If only Woke judges would protect the American people!

The States do have the ability to choose the social media platforms to distribute and post public information. Drop FB, Twitter ECT. Choose alternatives.

These alternatives would then benefit by increased users. How many people only use FB to receive content from government? More than you may think.

The VA uses FB, youtube, Twitter and Flickr. Pretty standard for State social media as well. Now imagine that the State decided to abandon those platforms for alternatives.

These alternative platforms would see an increase in users, traffic and subscribers. The current content providers on the platforms and the platforms themselves would benefit from the network effects which are now enjoyed nearly exclusively by the dominant platforms.

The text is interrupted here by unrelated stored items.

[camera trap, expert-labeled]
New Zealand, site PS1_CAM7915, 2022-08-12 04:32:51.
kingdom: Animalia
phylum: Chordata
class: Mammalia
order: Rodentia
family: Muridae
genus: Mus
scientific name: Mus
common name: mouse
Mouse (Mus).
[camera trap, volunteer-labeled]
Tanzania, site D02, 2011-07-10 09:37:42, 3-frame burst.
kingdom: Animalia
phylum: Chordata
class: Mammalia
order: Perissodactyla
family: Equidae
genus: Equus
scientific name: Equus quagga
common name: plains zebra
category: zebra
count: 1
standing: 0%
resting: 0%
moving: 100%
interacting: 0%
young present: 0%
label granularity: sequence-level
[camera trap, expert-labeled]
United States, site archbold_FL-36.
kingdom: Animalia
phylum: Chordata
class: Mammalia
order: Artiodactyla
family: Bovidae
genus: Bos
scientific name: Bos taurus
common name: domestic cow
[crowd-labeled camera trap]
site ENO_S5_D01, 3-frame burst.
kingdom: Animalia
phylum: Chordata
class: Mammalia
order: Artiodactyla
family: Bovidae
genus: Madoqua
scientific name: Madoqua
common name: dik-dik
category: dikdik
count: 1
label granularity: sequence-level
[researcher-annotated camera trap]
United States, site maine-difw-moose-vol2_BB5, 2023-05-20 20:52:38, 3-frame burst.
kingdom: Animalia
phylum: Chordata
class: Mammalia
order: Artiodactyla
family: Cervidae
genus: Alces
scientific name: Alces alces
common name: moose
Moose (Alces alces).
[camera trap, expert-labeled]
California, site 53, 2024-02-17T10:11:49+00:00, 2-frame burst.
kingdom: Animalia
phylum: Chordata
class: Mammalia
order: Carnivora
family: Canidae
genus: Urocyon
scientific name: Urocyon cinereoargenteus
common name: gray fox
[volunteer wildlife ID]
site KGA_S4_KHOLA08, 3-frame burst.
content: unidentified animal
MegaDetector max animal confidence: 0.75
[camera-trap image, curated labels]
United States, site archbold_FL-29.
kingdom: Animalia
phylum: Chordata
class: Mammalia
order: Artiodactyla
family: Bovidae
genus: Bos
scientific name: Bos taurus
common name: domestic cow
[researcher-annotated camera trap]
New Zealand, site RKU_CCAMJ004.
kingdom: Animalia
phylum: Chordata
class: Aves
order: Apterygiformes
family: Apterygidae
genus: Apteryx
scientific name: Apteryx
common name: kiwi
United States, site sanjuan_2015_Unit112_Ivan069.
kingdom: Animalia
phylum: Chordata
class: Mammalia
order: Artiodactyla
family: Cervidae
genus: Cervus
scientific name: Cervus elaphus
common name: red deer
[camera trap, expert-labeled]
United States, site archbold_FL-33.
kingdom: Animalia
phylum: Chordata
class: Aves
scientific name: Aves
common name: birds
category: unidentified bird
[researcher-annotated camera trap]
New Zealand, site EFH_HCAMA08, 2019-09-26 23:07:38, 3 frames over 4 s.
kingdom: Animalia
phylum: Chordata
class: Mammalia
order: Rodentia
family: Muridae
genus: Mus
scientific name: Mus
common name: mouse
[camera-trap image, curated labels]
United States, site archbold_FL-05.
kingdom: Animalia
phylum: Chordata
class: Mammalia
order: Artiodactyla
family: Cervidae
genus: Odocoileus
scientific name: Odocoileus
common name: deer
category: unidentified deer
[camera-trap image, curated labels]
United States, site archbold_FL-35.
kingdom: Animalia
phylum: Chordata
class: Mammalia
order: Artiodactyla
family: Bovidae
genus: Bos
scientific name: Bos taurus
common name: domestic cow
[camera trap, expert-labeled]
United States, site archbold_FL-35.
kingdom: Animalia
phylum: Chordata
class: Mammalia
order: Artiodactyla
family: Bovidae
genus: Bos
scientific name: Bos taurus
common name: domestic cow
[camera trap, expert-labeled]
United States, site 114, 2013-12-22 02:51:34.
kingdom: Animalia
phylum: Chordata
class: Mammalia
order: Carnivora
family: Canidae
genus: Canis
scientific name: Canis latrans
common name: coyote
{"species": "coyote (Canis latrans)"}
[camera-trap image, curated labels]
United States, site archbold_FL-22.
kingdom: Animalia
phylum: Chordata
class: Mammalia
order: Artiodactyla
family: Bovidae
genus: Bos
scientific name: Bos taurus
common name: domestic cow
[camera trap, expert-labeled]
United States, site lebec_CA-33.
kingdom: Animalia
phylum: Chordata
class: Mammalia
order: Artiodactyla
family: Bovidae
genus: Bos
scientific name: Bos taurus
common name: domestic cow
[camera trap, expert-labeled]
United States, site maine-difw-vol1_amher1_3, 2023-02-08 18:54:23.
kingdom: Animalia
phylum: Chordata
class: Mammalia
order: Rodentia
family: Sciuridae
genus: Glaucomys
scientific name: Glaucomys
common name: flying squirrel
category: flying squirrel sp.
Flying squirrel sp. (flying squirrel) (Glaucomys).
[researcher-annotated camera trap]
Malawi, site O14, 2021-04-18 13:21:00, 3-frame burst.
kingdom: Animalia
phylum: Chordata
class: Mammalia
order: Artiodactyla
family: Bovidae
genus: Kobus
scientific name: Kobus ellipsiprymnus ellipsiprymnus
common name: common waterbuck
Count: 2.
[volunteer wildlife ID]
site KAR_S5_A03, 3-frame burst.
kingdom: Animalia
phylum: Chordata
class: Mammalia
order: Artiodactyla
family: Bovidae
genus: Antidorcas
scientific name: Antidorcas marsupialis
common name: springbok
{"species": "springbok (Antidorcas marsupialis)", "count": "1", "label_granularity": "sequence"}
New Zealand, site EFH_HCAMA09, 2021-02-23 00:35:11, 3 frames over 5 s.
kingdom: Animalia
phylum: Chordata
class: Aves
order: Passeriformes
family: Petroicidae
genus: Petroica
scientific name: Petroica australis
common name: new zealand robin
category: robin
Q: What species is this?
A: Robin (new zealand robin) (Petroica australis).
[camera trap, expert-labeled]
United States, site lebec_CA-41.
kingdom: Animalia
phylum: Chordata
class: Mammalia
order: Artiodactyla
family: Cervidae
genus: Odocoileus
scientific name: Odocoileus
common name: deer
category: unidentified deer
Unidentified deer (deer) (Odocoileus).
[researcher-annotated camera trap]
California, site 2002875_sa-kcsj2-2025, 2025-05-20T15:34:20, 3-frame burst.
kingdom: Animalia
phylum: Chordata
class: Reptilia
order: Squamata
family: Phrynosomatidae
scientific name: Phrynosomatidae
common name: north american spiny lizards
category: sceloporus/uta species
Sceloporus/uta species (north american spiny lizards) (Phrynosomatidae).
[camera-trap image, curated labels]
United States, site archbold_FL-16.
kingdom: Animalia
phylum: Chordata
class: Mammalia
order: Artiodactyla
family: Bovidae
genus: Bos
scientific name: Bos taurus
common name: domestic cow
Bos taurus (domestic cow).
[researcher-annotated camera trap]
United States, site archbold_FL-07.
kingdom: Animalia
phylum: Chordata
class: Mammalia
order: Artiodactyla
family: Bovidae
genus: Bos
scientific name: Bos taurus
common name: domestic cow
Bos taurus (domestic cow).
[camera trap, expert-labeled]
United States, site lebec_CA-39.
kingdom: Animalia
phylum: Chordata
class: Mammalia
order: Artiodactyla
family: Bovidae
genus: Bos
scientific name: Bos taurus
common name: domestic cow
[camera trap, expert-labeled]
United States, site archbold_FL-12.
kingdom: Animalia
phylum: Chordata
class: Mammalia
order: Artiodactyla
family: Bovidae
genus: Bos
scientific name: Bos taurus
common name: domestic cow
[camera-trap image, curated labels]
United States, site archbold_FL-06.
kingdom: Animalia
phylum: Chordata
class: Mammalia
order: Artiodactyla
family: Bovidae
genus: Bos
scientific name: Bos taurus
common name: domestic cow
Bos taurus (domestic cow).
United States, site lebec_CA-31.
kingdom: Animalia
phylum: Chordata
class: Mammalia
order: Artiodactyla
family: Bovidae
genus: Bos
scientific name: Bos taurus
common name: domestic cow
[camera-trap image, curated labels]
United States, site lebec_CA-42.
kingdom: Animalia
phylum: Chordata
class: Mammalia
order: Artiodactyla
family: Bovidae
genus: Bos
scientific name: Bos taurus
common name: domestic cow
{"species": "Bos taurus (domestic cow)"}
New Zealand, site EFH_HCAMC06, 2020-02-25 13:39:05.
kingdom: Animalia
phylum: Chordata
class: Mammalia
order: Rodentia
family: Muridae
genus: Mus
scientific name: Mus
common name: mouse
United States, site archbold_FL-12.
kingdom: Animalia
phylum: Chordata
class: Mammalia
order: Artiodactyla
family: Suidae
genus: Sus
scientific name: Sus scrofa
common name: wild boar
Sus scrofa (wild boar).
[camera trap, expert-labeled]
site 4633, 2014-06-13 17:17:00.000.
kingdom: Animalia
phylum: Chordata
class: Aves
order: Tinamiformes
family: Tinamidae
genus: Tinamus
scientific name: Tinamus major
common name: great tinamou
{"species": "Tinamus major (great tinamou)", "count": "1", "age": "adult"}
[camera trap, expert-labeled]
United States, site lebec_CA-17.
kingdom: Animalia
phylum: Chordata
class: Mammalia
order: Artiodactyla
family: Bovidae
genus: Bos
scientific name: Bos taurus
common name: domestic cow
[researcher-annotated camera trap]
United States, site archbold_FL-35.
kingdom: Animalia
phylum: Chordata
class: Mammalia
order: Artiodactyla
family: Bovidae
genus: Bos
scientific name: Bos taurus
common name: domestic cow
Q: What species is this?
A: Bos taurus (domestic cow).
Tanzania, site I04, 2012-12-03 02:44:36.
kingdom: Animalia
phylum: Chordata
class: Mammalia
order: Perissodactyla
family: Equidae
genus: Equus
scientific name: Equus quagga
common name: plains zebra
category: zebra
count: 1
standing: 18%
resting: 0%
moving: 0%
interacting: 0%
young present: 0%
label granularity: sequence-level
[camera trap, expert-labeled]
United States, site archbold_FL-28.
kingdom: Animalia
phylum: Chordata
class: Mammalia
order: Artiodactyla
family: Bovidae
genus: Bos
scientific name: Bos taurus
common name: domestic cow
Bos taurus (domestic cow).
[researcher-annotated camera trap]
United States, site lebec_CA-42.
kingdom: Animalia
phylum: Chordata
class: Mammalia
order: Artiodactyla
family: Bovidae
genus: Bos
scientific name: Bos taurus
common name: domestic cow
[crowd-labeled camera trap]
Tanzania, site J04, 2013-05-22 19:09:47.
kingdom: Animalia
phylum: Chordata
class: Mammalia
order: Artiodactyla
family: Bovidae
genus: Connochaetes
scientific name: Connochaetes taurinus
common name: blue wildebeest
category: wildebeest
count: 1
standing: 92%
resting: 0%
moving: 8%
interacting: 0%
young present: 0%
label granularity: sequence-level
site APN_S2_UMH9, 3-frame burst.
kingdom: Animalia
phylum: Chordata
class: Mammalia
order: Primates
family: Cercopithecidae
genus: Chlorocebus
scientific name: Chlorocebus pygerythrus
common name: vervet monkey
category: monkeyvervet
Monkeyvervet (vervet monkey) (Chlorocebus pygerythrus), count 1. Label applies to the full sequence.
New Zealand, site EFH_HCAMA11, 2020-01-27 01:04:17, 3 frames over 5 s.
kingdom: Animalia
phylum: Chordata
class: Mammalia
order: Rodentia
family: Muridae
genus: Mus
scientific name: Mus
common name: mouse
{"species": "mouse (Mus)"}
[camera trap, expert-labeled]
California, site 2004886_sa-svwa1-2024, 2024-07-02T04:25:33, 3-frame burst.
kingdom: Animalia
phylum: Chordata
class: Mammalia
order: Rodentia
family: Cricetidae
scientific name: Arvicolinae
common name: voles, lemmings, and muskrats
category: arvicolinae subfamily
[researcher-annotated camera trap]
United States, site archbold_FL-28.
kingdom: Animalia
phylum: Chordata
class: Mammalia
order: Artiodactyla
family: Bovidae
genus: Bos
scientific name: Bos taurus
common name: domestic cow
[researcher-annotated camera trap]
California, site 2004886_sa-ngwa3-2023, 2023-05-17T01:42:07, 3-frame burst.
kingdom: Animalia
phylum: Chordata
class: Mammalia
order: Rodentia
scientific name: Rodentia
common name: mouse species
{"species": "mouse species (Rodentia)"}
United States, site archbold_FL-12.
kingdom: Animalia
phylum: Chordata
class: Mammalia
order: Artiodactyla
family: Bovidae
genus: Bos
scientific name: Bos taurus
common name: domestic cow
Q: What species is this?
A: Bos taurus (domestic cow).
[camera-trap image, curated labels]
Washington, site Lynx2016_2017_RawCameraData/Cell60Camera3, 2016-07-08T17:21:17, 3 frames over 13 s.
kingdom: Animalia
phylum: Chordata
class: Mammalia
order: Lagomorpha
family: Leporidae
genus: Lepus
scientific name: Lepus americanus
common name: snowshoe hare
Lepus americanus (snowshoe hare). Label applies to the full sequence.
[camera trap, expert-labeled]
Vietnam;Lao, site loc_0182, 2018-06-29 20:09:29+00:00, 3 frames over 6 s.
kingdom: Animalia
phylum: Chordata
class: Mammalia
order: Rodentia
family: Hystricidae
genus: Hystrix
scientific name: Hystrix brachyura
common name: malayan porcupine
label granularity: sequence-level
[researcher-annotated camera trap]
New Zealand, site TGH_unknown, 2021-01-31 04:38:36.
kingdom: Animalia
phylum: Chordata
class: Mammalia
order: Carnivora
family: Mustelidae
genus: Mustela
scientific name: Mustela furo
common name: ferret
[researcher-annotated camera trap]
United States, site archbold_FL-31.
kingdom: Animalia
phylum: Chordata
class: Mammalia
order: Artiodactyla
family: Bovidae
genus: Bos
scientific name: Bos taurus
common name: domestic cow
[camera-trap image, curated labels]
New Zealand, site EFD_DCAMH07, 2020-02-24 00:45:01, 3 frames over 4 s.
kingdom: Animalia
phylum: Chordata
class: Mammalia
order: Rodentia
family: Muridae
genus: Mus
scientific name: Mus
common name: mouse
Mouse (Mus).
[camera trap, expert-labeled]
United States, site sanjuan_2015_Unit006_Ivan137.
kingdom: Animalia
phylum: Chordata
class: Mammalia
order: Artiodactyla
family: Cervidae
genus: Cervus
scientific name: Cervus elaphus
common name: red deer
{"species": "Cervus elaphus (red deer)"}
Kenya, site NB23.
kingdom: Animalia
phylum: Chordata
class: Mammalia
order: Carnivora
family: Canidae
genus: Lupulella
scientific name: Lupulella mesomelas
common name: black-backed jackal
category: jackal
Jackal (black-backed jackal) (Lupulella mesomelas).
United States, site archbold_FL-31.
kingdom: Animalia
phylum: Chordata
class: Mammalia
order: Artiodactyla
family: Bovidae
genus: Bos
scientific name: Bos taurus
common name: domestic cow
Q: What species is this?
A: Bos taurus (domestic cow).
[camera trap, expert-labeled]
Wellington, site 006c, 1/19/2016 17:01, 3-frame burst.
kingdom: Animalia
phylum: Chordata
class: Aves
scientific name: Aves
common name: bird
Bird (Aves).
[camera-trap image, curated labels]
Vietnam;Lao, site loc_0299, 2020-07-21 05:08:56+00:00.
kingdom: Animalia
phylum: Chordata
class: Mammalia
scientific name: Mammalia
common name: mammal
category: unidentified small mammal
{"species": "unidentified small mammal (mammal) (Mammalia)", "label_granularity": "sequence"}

There isn’t any reason why the States must use a particular platform. If abandoning the larger platforms is viewed as too disruptive then simply require any platform who wants to gain State patronage to conform to the rules of operation defined by the State.

All platforms would be on an equal footing, free to comply or not. There are all sorts of requirements built into State contract bidding, some with little to no nexus with the performance parameters of the base project.

IMO, it wouldn’t be plowing new ground to apply this logic to social media platforms wishing to gain or continue State patronage.

    GWB in reply to CommoChief. | July 1, 2021 at 5:38 pm

    Kind of like when the gov’t decided to standardize all their computers on Microsoft Office products. It was a lifesaver for M$, and a killer to every other product in existence who were competing with them (despite many of them were standardized to work with those document formats).

I would have thought fair elections are a compelling state interest.

    Milhouse in reply to Danny. | July 1, 2021 at 10:07 pm

    They are. And restrictions narrowly tailored to achieve that interest are allowed. But the interest and the threat to it must be well defined, not something vague like “fairness”.